Intraoperative and postoperative bleeding are common clinical problems in retinal ischemic and hypoxic diseases such as PDR and NVG. IOB requires additional operations and increases the risk of retinal damage. Some cases of postoperative preretinal bleeding may also derive from the intraoperative bleeder that can't be cleaned up completely. Thus, IOB is the key factor influencing the prognosis of surgery [7, 8, 28]. Our study mainly focused on the effect of IVC before PPV on IOB in patients with NVG secondary to PDR. The results demonstrated that IVC 3 days before PPV significantly reduced the rate of IOB, which was consistent with previous studies that preoperative intravitreal injection of bevacizumab [28], ranibizumab [29, 30], or conbercept [21, 31] all reduced the IOB rate in patients with PDR, suggesting that different anti-VEGF agents have same function for reducing IOB in neovascularization diseases. However, earlier studies didn’t explain the potential mechanism of preoperative anti-VEGF to reduce IOB.

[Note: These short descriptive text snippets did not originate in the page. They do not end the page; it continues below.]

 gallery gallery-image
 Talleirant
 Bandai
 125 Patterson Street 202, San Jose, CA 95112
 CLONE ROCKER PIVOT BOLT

Our results indicated that the levels of angiogenic factors VEGF-A, PLGF, Ang-2 and anti-inflammatory factors IL-4, IL-22 decreased in NVG patients with IVC 3 days before PPV. Are these factors correlated with IOB? We grouped NVG patients according to IOB. Compared with IOB group, the levels of IL-4, IL-22, Ang-2, PLGF and VEGF-A were reduced in INB group. Further analysis showed that the levels of Ang-2, VEGF-A, PLGF, and IL-4 were positively correlated with the grades of IOB. As angiogenic factors, Ang-2, VEGF-A and PLGF play an essential role in PDR [32-34]. Peluzzo et al. summarized previous studies and showed that IL-4 is a pro-angiogenic interleukin albeit with ill-defined mechanisms [35], and Takashi et al. reported that IL-4 directly promoted choroidal neovascularization in age related macular degeneration mainly through IL-4R [36]. These evidences suggest that IL-4 may associates with neovascularization except for its anti-inflammatory role.

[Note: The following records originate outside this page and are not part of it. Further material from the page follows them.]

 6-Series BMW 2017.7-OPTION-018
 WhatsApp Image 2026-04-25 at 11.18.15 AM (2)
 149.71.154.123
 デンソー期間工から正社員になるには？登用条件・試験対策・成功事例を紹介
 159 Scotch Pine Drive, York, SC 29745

Our results indicated that, as an adjuvant treatment for NVG, IVC 3 days before PPV was necessary to reduce IOB and improve the success rate of surgery. Conbercept may reduce the incidence of IOB by down-regulating the levels of angiogenic factors Ang-2, VEGF-A, PLGF and IL-4. Our findings provide a theoretical basis for IVC before NVG surgery. However, considering the small sample size in this pilot study, multi-center, randomized, controlled clinical trial with larger sample size will be required to make our findings more solid.

In our study, the incidence of IOB reduced in NVG patients receiving IVC 3 days before PPV, which was consistent with previous studies. Yang et al. reported that IVC 3 days before the operation reduced the incidence and severity of IOB, and improved visual acuity at 3 day, 1 week, 1 month, and 3 month respectively in PDR patients [21]. Hu et al. found that the length and density of newly formed vessels in PDR were markedly reduced within 3 days after IVC, but at 5 or 7 days after IVC, the change is not significant [37]. However, due to that NVG is more serious than PDR, the timing for preoperative injection of anti-VEGF agents remains to be further investigated in NVG.

Conclusions

Our study showed that IVC 3 days before 25-gauge PPV combined with trabeculectomy reduced the IOB in NVG, in which the downregulation of IL-4, Ang-2, PLGF and VEGF-A after IVC may be an underlying mechanism, confirming the necessity of preoperative anti-VEGF treatment for NVG surgery. Although conbercept is widely used in NVG, the definitive injection timing before NVG surgery and its solid theoretical basis has not been established. Our study explored the possible mechanism of IOB from the perspective of cytokines, which helps to optimize the preoperative treatment for NVG.

Additional file 1: Supplemental Figure 1. Comparison of Baseline cytokines levels in the aqueous humor among 3 groups. Supplemental Figure 2. Comparison of cytokine levels in the aqueous humor at the beginning of PPV between group I and II. Supplemental Figure 3. Comparison of cytokine levels in the aqueous humor at the beginning of PPV between IOB and INB group.